Retinoic acid, also known as all-trans retinoic acid, is a vitamin A derivative that plays an essential role during the development of the nervous system, and is a potent regulator of morphogenesis, cell growth, proliferation and differentiation[24]. It was reported that a cocktail of induction factors containing basic fibroblast growth factor and retinoic acid induces bone marrow mesenchymal stem cells to differentiate into neurons[25]. Epidermal growth factor, a mitotic growth factor, can promote the maturation, proliferation and survival of nerve cells in the central nervous system in vitro[26], and it can stimulate the proliferation and maturation of neural stem cells as well[27]. Moreover, bone marrow mesenchymal stem cells, which are of non-neuronal origin, can also be induced by epidermal growth factor to adopt neuronal phenotypes[28]. These observations indicate that retinoic acid and epidermal growth factor have a potent ability to induce neuronal differentiation.

In this study, we sought to develop an efficient and reliable protocol for inducing the differentiation of bone marrow mesenchymal stem cells into neuron-like cells. We used all-trans retinoic acid plus epidermal growth factor to induce the differentiation of bone marrow mesenchymal stem cells transfected with recombinant glial cell line-derived neurotrophic factor adenovirus, and we examined their phenotypic differentiation into neuron-like cells. We sought to provide experimental support for the therapeutic use of glial cell line-derived neurotrophic factor gene-modified bone marrow mesenchymal stem cells in transplantation strategies for central nervous system diseases.

Results

Morphological changes during the differentiation of recombinant adenovirus vector-transfected bone marrow mesenchymal stem cells into neuron-like cells

Morphological changes in bone marrow mesenchymal stem cells were monitored using phase-contrast inverted microscopy. Untreated bone marrow mesenchymal stem cells displayed a flat shape with round, triangular or spindle-shaped bodies and short processes (Figure 1A). Two days after transfection of bone marrow mesenchymal stem cells with empty virus (empty virus-transfected bone marrow mesenchymal stem cells (EV/BMSCs)), the cells remained flat in shape, similar to the untreated bone marrow mesenchymal stem cells (Figure 1B). Two days after transfection of bone marrow mesenchymal stem cells with recombinant glial cell line-derived neurotrophic factor adenovirus vector (GDNF/BMSCs), the cells lost their flat appearance and displayed a gradual shrinkage of the cell body, and extended long tapering processes (Figure 1C). At 4 days, induced EV/BMSCs and GDNF/BMSCs displayed striking morphological changes, taking on a spherical or spindle shape and extending processes (Figure 1D, E).

━━━

(Task set)
**a.** According to the text on stem cell differentiation, what shape and processes did untreated bone marrow mesenchymal stem cells have?
**b.** Extend the text on stem cell differentiation, beginning after its last sentence.
The lines that follow play no part in this work.

(Records from a collection)
━━━

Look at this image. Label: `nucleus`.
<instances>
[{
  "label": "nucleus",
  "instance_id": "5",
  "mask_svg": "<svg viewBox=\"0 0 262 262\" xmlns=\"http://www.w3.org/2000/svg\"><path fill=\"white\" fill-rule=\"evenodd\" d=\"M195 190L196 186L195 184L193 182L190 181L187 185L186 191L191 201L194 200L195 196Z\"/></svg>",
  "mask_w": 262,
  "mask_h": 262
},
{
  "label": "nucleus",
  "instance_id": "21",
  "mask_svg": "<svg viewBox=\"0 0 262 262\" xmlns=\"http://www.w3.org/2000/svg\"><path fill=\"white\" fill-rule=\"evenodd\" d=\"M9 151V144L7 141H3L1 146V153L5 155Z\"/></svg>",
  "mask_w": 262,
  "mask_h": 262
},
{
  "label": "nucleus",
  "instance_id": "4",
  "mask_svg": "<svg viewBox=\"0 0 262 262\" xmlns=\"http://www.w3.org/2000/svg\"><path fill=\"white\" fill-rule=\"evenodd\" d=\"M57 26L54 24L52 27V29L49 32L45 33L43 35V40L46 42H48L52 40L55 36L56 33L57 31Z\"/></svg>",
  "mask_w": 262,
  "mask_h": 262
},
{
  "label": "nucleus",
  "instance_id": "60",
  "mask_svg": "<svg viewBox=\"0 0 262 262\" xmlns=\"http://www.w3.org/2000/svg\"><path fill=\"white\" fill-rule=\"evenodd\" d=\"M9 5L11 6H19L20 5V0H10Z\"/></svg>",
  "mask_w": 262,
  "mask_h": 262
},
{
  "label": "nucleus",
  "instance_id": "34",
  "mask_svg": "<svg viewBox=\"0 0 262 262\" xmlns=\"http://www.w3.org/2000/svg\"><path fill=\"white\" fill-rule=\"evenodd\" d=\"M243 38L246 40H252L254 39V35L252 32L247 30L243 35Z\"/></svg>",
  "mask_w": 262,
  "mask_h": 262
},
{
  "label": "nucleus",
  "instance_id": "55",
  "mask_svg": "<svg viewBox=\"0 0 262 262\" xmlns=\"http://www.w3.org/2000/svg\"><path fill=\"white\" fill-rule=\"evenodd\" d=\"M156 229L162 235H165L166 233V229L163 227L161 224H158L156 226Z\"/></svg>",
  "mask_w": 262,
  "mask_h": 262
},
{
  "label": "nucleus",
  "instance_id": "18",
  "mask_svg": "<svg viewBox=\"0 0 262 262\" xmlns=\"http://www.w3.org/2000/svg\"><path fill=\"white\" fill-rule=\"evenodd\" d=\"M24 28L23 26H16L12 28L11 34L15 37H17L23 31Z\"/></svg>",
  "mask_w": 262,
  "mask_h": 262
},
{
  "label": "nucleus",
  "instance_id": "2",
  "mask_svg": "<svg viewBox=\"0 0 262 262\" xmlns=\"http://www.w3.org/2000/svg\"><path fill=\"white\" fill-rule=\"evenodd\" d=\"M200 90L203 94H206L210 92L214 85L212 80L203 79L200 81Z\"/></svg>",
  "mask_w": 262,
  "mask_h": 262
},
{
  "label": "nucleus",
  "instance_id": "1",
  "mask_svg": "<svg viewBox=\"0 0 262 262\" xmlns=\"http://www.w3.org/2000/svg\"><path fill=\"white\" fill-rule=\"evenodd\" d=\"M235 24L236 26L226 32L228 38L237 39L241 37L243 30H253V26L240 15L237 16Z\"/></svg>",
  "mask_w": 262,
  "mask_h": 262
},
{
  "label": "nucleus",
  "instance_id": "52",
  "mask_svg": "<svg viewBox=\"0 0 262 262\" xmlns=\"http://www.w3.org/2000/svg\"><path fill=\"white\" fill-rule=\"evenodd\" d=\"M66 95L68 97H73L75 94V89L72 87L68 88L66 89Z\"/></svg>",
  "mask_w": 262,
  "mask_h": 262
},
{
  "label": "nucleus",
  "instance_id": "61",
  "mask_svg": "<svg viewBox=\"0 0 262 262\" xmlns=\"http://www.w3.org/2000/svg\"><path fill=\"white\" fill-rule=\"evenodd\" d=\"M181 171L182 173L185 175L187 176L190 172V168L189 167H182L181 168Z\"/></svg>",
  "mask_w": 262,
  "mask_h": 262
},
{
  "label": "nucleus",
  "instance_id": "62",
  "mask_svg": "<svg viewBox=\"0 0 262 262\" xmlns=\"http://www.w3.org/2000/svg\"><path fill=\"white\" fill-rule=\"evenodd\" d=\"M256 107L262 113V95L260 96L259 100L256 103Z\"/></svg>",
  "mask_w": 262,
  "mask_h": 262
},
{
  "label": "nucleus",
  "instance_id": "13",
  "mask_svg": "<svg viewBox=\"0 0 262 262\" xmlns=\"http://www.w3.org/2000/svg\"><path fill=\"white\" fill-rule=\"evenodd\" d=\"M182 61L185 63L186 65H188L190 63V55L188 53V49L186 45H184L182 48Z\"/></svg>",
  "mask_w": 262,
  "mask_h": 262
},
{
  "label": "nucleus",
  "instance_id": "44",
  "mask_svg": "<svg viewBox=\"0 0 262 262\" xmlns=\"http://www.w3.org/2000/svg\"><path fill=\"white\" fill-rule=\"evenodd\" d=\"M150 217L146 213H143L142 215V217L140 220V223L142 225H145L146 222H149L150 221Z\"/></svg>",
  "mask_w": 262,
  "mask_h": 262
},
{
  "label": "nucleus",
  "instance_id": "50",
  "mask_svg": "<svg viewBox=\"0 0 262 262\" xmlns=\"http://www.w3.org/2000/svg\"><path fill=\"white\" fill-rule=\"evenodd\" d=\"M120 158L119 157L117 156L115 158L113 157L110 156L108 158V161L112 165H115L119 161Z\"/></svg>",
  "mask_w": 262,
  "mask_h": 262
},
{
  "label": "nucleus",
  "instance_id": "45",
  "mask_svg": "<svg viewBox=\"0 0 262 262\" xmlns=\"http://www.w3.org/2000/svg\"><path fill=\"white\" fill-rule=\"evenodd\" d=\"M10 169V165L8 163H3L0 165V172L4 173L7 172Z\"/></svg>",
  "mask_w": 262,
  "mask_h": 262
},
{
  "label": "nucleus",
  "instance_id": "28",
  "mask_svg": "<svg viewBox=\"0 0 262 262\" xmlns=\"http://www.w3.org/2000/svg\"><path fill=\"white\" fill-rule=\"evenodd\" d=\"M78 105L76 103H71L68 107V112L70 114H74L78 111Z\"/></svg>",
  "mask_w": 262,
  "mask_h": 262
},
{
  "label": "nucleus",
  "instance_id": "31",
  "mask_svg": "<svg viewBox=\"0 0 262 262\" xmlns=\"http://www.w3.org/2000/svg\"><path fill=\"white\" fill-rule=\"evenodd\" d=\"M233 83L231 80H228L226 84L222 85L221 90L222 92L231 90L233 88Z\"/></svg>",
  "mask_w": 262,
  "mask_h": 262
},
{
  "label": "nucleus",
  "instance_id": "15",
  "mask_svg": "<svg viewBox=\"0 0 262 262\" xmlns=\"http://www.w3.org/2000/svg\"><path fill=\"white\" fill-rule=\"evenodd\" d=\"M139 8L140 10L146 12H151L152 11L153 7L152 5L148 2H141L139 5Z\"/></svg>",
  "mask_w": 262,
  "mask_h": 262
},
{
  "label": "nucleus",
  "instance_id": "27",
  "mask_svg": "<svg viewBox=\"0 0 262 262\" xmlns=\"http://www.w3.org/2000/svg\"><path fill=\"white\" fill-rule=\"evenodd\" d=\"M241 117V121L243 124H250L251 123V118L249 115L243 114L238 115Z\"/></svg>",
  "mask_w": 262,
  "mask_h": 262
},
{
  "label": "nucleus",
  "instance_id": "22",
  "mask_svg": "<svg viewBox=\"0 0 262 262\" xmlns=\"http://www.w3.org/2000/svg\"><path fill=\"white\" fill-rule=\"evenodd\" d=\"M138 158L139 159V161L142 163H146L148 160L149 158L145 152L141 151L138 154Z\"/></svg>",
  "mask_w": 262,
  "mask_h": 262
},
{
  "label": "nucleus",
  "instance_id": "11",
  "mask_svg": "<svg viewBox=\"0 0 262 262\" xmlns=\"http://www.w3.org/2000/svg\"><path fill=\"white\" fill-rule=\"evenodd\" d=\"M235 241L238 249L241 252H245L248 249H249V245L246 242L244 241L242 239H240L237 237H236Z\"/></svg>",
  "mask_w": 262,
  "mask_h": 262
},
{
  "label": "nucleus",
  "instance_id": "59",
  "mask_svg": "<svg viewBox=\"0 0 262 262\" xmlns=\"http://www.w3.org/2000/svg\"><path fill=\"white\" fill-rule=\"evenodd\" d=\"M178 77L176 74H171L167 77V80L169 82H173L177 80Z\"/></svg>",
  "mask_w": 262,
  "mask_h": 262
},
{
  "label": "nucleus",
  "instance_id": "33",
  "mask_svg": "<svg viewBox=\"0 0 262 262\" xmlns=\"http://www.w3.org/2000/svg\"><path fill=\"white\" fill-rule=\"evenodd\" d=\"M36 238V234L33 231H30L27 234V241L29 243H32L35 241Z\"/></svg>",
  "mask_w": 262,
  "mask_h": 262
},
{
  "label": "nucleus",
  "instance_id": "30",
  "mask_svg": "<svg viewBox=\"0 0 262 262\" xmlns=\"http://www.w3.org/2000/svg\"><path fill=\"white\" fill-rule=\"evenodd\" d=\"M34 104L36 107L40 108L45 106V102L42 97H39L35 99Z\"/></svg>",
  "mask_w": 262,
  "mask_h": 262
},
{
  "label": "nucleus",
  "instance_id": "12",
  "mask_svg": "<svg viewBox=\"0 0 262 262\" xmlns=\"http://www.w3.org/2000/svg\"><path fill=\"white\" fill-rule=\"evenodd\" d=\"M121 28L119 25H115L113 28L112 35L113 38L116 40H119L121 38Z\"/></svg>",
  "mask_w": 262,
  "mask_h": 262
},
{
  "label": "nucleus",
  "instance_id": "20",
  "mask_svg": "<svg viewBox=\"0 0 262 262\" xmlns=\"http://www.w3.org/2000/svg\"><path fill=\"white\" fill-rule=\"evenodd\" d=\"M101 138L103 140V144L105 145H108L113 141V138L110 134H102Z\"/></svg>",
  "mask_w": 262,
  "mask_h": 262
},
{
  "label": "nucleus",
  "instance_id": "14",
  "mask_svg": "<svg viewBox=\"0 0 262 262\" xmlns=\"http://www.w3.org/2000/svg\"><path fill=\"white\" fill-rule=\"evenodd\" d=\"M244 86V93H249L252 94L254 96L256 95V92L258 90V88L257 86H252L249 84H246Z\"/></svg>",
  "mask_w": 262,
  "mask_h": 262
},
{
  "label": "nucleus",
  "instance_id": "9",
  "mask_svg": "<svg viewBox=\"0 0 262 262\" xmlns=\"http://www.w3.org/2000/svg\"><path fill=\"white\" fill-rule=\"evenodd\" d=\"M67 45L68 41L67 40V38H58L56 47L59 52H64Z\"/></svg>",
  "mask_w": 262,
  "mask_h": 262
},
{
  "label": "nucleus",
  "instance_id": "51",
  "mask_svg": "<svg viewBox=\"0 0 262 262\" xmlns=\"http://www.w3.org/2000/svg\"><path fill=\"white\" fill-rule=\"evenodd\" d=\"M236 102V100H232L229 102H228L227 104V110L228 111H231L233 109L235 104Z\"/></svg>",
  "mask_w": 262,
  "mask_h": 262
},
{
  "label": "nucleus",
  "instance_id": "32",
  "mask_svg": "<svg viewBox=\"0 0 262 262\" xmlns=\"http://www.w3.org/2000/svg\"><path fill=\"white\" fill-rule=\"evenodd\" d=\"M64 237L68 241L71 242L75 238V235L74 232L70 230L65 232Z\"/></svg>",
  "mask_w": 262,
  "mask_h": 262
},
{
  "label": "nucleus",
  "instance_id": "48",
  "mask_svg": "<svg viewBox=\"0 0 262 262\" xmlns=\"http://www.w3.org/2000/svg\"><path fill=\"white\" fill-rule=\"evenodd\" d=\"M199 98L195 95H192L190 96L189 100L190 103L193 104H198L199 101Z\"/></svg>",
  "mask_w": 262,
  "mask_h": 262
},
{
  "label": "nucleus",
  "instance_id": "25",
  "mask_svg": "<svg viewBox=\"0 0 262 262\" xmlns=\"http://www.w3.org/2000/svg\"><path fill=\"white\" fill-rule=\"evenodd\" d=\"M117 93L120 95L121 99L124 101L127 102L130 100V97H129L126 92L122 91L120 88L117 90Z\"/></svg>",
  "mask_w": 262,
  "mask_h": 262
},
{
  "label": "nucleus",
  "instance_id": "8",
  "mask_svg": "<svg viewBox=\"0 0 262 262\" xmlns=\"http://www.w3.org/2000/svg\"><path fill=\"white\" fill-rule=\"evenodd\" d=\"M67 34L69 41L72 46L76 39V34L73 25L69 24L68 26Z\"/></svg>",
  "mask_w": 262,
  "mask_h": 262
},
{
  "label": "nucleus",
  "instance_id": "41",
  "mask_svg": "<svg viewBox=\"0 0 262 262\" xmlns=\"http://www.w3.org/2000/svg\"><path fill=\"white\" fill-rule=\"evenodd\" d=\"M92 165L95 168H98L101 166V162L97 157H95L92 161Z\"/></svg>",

━━━

(Written answers)
**a.** They had a flat shape with round, triangular or spindle-shaped bodies and short processes.

**b.**
Figure 1

Morphology of BMSCs (phase-contrast inverted microscopy, × 100).

(A) Untreated BMSCs showed a flat morphology.

(B) At 2 days after transfection, BMSCs transfected with empty virus (EV/BMSCs) remained flat in shape.

(C) At 2 days after transfection, BMSCs transfected with recombinant GDNF adenovirus vector (GDNF/BMSCs) showed retracted bodies and extended processes.

(D, E) At 4 days, EV/BMSCs and GDNF/BMSCs treated with the induction agent had noticeable morphological changes, taking on a spherical or spindle shape and extending processes.

BMSCs: Bone marrow mesenchymal stem cells; EV: empty virus plasmid; GDNF: glial cell line-derived neurotrophic factor.

Increase in viability after differentiation of recombinant glial cell line-derived neurotrophic factor adenovirus vector-transfected bone marrow mesenchymal stem cells into neuron-like cells

The viability of GDNF/BMSCs, EV/BMSCs and uninfected bone marrow mesenchymal stem cells gradually increased with time in culture (P < 0.05). Cell viability in the GDNF/BMSCs induction group was significantly higher than that in the EV/BMSCs induction or uninfected bone marrow mesenchymal stem cells group (P < 0.05). Moreover, no significant difference in cell viability was detected between the EV/BMSCs induction and uninfected bone marrow mesenchymal stem cells groups (P > 0.05). These results suggest that the recombinant adenovirus vector did not lower bone marrow mesenchymal stem cells viability, and that glial cell line-derived neurotrophic factor promoted bone marrow mesenchymal stem cells proliferation (Table 1).

Table 1

Viability (absorbance) of BMSCs after infection by empty virus and recombinant GDNF adenovirus vector

Expression of microtubule-associated protein 2 after the differentiation of recombinant glial cell line-derived neurotrophic factor adenovirus vector-transfected bone marrow mesenchymal stem cells into neuron-like cells

Immunofluorescence staining and reverse transcription (RT)-PCR detection revealed that GDNF/BMSCs and EV/BMSCs induced by all-trans retinoic acid and epidermal growth factor expressed microtubule-associated protein 2 protein and mRNA, but the ratio of microtubule-associated protein 2-positive cells and mRNA in the GDNF/BMSCs induction group was higher than that in the EV/BMSCs induction group (P < 0.05). In the control group, no microtubule-associated protein 2 immunolabeling or mRNA expression was detectable (Figures 2, 3, Table 2).

Figure 2

MAP2-positive cells after differentiation of recombinant GDNF adenovirus vector-transfected BMSCs into neuron-like cells (immunofluorescence staining, × 100).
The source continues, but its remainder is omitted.